Amazon Is Down a Massive 24% and So Is Netflix — Here’s Why It Matters

Facebook and Google, the other two FANG stocks, are also down.

Investors who have been holding big technology stocks have probably felt pretty proud of themselves over the past few years. But their luck might have run out this month, as Facebook (FB), Amazon (AMZN), Netflix (NFLX) and Google’s parent company Alphabet (GOOGL) have seen a collective decline.

Are you thinking about letting go of these volatile stocks? Here’s what you should know before you decide on an action plan for your investments.

What’s Behind the Double-Digit Drops in FANG Stocks?

Since Oct. 1, the so-called FANG stocks are down in a big way, across the board:

  • Facebook opened at $163.03 on Oct. 1 and closed at $142.09 on Oct. 29, a decline of 12.8 percent. Facebook’s woes began in July when it announced disappointing results in the second quarter. Privacy concerns led to a decline in user growth, and FB investors ran away in droves.
  • Amazon opened at $2,021.99 on Oct. 1 and closed at $1,538.88 on Oct. 29. This represents a tumble of 23.9 percent. On Thursday, Amazon reported third-quarter earnings that were below analysts’ estimates. The company’s outlook for the fourth quarter was also lower than expectations.
  • Netflix opened at $375.85 on Oct. 1 and closed at $284.84 on Oct. 29, dropping 24.2 percent. Netflix missed its targeted subscriber growth in the second quarter but rebounded nicely in the third. It might be the one stock of the four that is on the rebound.
  • Google’s parent company, Alphabet, opened at $1,213.00 on Oct. 1 and closed $1,034.73 at on Oct. 29, a drop of 14.7 percent. Alphabet’s third-quarter earnings were released Oct. 25, showing earnings per share above consensus but revenue below expectations.

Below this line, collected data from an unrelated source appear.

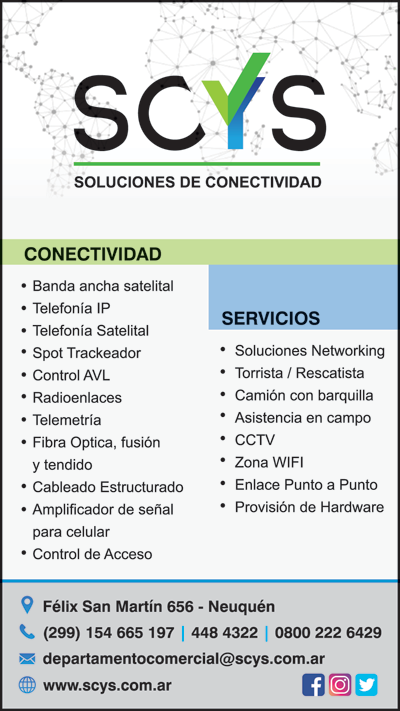 SCYS
SOLUCIONES DE CONECTIVIDAD

CONECTIVIDAD

• Banda ancha satelital
• Telefonía IP
• Telefonía Satelital
• Spot Trackeador
• Control AVL
• Radioenlaces
• Telemetría
• Fibra Optica, fusión y tendido
• Cableado Estructurado
• Amplificador de señal para celular
• Control de Acceso

SERVICIOS

• Soluciones Networking
• Torrista / Rescatista
• Camión con barquilla
• Asistencia en campo
• CCTV
• Zona WIFI
• Enlace Punto a Punto
• Provisión de Hardware

Félix San Martín 656 - Neuquén
(299) 154 665 197 | 448 4322 | 0800 222 6429
departamentocomercial@scys.com.ar
www.scys.com.ar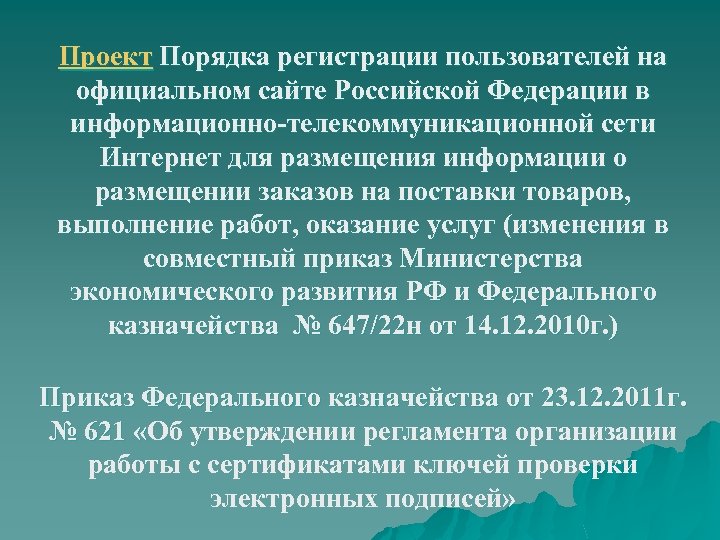 Проект Порядка регистрации пользователей на официальном сайте Российской Федерации в информационно-телекоммуникационной сети Интернет для размещения информации о размещении заказов на поставки товаров, выполнение работ, оказание услуг (изменения в совместный приказ Министерства экономического развития РФ и Федерального казначейства № 647/22н от 14.12.2010г.)

Приказ Федерального казначейства от 23.12.2011г. № 621 «Об утверждении регламента организации работы с сертификатами ключей проверки электронных подписей»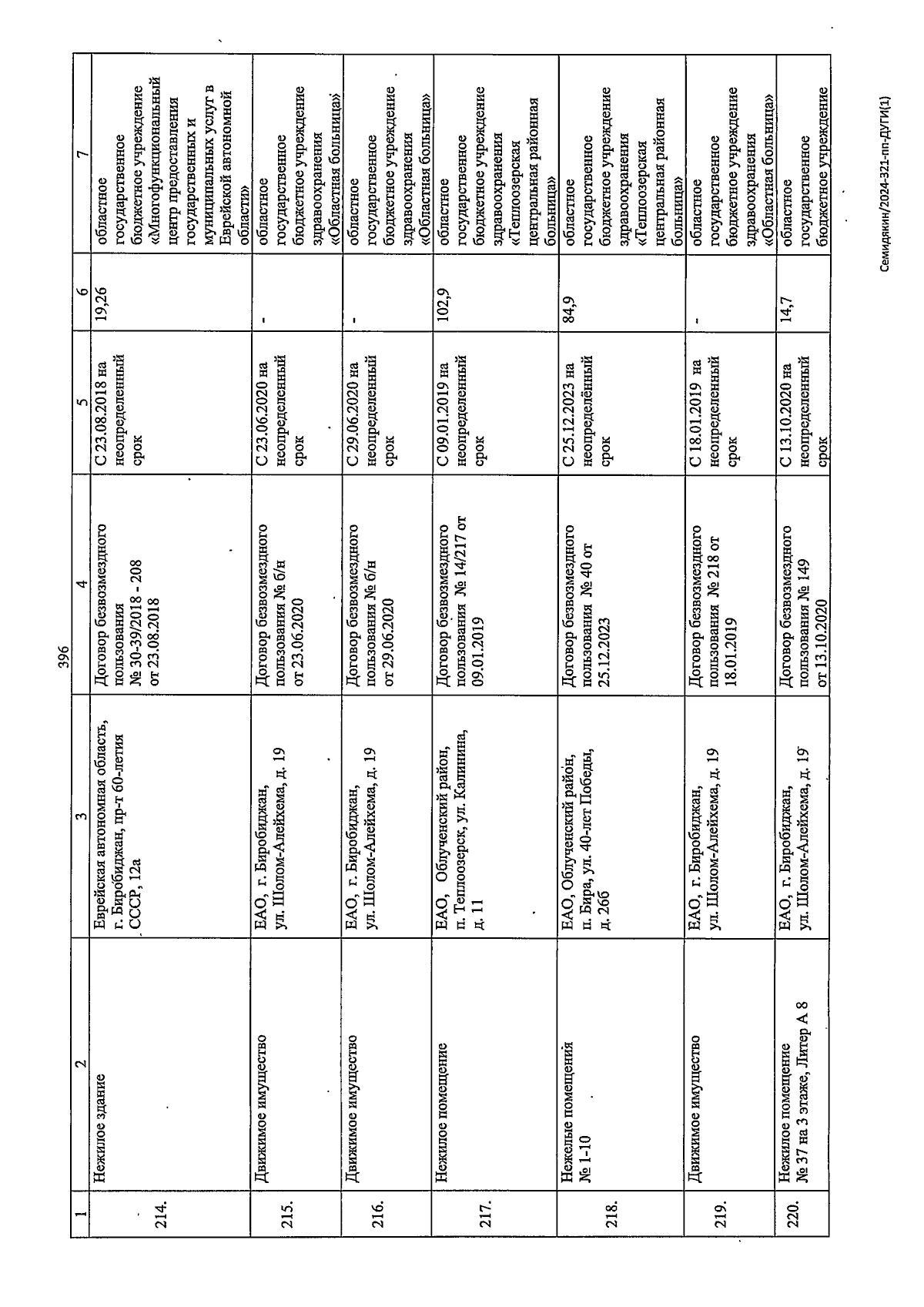 396

| 1 | 2 | 3 | 4 | 5 | 6 | 7 |
|---|---|---|---|---|---|---|
| 214. | Нежилое здание | Еврейская автономная область, г. Биробиджан, пр-т 60-летия СССР, 12а | Договор безвозмездного пользования № 30-39/2018 - 208 от 23.08.2018 | С 23.08.2018 на неопределенный срок | 19,26 | областное государственное бюджетное учреждение «Многофункциональный центр предоставления государственных и муниципальных услуг в Еврейской автономной области» |
| 215. | Движимое имущество | ЕАО, г. Биробиджан, ул. Шолом-Алейхема, д. 19 | Договор безвозмездного пользования № б/н от 23.06.2020 | С 23.06.2020 на неопределенный срок | - | областное государственное бюджетное учреждение здравоохранения «Областная больница» |
| 216. | Движимое имущество | ЕАО, г. Биробиджан, ул. Шолом-Алейхема, д. 19 | Договор безвозмездного пользования № б/н от 29.06.2020 | С 29.06.2020 на неопределенный срок | - | областное государственное бюджетное учреждение здравоохранения «Областная больница» |
| 217. | Нежилое помещение | ЕАО, Облученский район, п. Теплоозерск, ул. Калинина, д. 11 | Договор безвозмездного пользования № 14/217 от 09.01.2019 | С 09.01.2019 на неопределенный срок | 102,9 | областное государственное бюджетное учреждение здравоохранения «Теплоозерская центральная районная больница» |
| 218. | Нежилые помещения № 1-10 | ЕАО, Облученский район, п. Бира, ул. 40-лет Победы, д. 26б | Договор безвозмездного пользования № 40 от 25.12.2023 | С 25.12.2023 на неопределённый срок | 84,9 | областное государственное бюджетное учреждение здравоохранения «Теплоозерская центральная районная больница» |
| 219. | Движимое имущество | ЕАО, г. Биробиджан, ул. Шолом-Алейхема, д. 19 | Договор безвозмездного пользования № 218 от 18.01.2019 | С 18.01.2019 на неопределенный срок | - | областное государственное бюджетное учреждение здравоохранения «Областная больница» |
| 220. | Нежилое помещение № 37 на 3 этаже, Литер А 8 | ЕАО, г. Биробиджан, ул. Шолом-Алейхема, д. 19 | Договор безвозмездного пользования № 149 от 13.10.2020 | С 13.10.2020 на неопределенный срок | 14,7 | областное государственное бюджетное учреждение |

Семидякин/2024-321-пп-ДУГИ(1)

Check Out: Selling Your FB Stock? Here Are Smart Ways to Reinvest

What About Apple Stock?

Apple (AAPL) opened at $227.95 on Oct. 1 and closed at $212.24 on Oct. 29, showing a relatively modest loss of 6.9 percent. Apple is predicting strong advertising revenues this year, and has the market dominance to succeed. Apple is not one of the FANG stocks, and tends to behave independently of them, perhaps due to its age and hardware focus.

So, what’s a tech investor to do? That depends on your risk tolerance. If you can withstand these bumps in the road and those that will inevitably follow, you might be rewarded in the end. Some investors will jump in with both feet and “buy the dip” right now. Others will move to more defensive positions, but they might be caught flat-footed when FANG turns around again.

Whether you’ve been holding these stocks since their early days and are sitting on a big gain or you’ve just gotten in and have seen your investment dip, tech stocks are not for the faint of heart. So buckle up — it could be a bumpy ride.